Perturbation theory is developed to analyze the impact of noise on data and has been an essential part of numerical analysis. Recently, it has played an important role in designing and analyzing matrix algorithms. One of the most useful tools in this subject, the Davis-Kahan sine theorem, provides an $\ell_2$ error bound on the perturbation of the leading singular vectors (and spaces). We focus on the case when the signal matrix has low rank and the perturbation is random, which occurs often in practice.
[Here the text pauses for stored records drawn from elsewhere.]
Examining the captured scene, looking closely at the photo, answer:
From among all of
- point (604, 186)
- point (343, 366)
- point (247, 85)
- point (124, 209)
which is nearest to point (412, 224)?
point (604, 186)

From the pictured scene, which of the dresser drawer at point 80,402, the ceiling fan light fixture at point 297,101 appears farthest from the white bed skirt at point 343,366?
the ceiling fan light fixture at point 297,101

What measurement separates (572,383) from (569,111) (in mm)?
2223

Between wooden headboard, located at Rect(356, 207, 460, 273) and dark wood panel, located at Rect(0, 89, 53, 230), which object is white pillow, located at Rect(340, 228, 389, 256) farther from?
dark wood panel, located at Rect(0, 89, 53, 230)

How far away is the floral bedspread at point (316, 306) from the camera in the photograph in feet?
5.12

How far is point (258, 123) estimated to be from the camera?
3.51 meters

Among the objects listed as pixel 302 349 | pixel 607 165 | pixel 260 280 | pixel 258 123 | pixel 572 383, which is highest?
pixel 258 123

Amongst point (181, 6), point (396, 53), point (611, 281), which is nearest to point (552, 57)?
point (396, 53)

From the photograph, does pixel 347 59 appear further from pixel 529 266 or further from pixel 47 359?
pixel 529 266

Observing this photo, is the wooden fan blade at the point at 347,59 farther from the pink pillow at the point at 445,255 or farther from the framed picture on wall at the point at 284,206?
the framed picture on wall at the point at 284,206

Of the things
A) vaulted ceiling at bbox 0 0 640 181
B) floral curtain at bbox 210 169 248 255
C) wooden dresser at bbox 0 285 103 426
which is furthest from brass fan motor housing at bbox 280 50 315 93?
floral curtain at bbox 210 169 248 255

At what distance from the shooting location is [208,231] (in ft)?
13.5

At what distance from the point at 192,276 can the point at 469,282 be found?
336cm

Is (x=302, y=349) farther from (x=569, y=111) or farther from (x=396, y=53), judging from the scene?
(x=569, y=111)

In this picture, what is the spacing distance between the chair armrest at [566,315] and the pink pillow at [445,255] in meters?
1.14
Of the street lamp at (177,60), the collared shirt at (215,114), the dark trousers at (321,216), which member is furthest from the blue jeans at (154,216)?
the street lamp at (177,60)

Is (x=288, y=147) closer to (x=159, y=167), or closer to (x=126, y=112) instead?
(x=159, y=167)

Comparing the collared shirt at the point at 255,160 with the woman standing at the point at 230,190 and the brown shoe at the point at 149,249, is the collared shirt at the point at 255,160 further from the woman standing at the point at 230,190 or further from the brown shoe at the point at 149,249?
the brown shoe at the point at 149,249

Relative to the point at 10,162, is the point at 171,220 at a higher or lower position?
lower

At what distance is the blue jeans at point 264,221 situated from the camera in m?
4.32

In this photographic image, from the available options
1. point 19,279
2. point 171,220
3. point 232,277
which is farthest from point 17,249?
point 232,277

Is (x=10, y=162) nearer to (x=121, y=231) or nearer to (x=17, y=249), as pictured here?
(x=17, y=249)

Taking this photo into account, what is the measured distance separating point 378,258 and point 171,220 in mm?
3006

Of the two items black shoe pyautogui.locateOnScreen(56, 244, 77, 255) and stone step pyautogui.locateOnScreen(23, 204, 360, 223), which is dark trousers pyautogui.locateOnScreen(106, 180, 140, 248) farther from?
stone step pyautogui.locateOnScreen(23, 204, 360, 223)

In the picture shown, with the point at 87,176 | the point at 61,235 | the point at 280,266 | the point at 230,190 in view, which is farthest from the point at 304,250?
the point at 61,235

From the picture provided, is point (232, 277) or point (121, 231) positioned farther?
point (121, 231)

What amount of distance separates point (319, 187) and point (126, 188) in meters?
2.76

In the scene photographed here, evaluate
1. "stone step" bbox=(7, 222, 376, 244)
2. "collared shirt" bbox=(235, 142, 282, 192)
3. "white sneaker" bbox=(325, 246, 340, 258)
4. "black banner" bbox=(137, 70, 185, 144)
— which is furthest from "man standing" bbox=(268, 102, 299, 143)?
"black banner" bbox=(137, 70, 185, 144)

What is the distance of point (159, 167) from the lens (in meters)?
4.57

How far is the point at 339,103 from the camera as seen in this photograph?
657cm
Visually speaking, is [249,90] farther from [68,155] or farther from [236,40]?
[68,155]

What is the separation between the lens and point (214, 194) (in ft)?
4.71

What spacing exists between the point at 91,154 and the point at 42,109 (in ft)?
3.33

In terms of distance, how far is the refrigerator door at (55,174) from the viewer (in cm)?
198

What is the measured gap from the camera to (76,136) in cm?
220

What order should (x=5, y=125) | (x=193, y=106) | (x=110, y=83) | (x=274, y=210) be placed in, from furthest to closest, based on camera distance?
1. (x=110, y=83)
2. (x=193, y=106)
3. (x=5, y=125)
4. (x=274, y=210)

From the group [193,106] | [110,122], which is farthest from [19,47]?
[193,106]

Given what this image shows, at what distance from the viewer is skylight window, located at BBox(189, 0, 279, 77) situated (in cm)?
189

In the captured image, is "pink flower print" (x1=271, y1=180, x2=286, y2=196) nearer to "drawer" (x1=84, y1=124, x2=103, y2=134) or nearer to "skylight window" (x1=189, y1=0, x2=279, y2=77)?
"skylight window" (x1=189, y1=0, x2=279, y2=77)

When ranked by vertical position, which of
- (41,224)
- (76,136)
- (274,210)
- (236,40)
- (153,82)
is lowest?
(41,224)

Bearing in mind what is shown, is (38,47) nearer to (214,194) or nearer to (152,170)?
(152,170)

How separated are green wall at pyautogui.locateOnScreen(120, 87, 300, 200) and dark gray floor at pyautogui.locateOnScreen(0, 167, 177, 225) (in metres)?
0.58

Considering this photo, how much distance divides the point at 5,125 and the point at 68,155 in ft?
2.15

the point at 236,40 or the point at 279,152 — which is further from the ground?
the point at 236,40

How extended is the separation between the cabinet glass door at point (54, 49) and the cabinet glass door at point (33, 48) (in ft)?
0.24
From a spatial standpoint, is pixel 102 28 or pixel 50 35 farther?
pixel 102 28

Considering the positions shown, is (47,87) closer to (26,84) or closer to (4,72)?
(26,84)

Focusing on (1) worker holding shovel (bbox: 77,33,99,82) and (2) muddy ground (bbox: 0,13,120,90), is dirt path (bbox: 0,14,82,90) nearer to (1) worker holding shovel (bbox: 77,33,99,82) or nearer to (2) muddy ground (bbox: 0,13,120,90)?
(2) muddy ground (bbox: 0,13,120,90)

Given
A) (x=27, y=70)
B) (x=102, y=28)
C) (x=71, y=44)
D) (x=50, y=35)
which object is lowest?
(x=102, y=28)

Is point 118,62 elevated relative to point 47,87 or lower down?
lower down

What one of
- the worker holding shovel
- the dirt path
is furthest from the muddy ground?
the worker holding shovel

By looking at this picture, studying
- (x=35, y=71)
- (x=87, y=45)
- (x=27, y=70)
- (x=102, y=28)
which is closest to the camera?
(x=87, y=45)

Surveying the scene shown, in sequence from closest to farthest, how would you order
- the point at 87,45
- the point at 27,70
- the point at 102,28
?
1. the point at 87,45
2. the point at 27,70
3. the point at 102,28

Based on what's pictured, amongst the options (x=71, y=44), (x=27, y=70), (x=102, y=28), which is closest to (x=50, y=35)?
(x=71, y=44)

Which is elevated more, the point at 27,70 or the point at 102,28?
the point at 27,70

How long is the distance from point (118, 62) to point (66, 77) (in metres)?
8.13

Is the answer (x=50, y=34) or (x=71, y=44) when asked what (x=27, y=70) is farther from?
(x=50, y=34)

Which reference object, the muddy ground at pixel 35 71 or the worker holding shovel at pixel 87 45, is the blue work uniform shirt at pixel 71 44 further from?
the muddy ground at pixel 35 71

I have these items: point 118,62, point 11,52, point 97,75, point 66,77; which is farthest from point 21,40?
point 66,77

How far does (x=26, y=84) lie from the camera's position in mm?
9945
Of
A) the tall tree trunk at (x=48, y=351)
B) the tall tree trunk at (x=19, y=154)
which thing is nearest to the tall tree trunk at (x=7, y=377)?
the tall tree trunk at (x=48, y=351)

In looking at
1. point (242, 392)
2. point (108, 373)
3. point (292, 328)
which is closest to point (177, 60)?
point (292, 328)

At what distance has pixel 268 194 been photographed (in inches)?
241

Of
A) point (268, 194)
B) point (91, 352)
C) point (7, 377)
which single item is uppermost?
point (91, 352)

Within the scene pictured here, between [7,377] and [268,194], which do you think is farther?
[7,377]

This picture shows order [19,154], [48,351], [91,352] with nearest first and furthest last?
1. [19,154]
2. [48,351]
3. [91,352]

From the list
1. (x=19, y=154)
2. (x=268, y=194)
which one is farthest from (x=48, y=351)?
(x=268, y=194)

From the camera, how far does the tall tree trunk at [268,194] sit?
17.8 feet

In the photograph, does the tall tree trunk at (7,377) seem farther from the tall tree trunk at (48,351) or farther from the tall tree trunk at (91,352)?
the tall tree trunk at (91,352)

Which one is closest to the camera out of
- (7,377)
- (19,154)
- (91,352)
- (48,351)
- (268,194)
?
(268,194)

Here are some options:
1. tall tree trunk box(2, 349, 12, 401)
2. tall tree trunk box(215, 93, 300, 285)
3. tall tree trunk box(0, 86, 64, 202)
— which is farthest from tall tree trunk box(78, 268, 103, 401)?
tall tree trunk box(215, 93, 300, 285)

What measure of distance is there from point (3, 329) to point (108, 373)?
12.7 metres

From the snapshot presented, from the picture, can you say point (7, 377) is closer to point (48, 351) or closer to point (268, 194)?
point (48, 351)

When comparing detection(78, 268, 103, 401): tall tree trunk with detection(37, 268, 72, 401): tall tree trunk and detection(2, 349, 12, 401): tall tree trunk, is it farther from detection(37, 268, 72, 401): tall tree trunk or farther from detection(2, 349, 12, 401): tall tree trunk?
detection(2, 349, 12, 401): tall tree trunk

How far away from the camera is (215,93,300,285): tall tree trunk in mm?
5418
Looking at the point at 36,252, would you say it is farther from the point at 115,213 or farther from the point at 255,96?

In an earlier paper, O'Rourke, Wang, and the second author showed that in this case, one can obtain an improved theorem. In particular, the noise-to-gap ratio condition in the original setting can be weakened considerably. In the current paper, we develop an infinity norm version of the O'Rourke-Vu-Wang result. The key ideas in the proof are a new bootstrapping argument and the so-called iterative leave-one-out method, which may be of independent interest. Applying the new bounds, we develop new, simple, and quick algorithms for several well-known problems, such as finding hidden partitions and matrix completion. The core of these new algorithms is the fact that one is now able to quickly approximate certain key objects in the infinity norm, which has critical advantages over approximations in the $\ell_2$ norm, Frobenius norm, or spectral norm.

翻译：扰动理论用于分析噪声对数据的影响，历来是数值分析的重要组成部分。近年来，它在矩阵算法的设计与分析中发挥着关键作用。该领域最有效的工具之一——Davis-Kahan正弦定理——提供了主导奇异向量（及子空间）扰动的ℓ₂误差界。本文聚焦于信号矩阵低秩且扰动随机的常见实践场景。在前期工作中，O'Rourke、Wang与第二作者已证明该场景下可获得改进定理，尤其原始设定中的噪声-间隙比条件可大幅放宽。本文进一步建立了O'Rourke-Vu-Wang结果的无穷范数版本。证明的核心思想在于新型自举论证与迭代留一法（可能具有独立研究价值）。应用新界，我们为若干经典问题（如隐划分发现与矩阵补全）开发了简洁高效的新算法。这些新算法的关键在于：如今可快速近似无穷范数下的特定关键对象，这比ℓ₂范数、Frobenius范数或谱范数近似具有显著优势。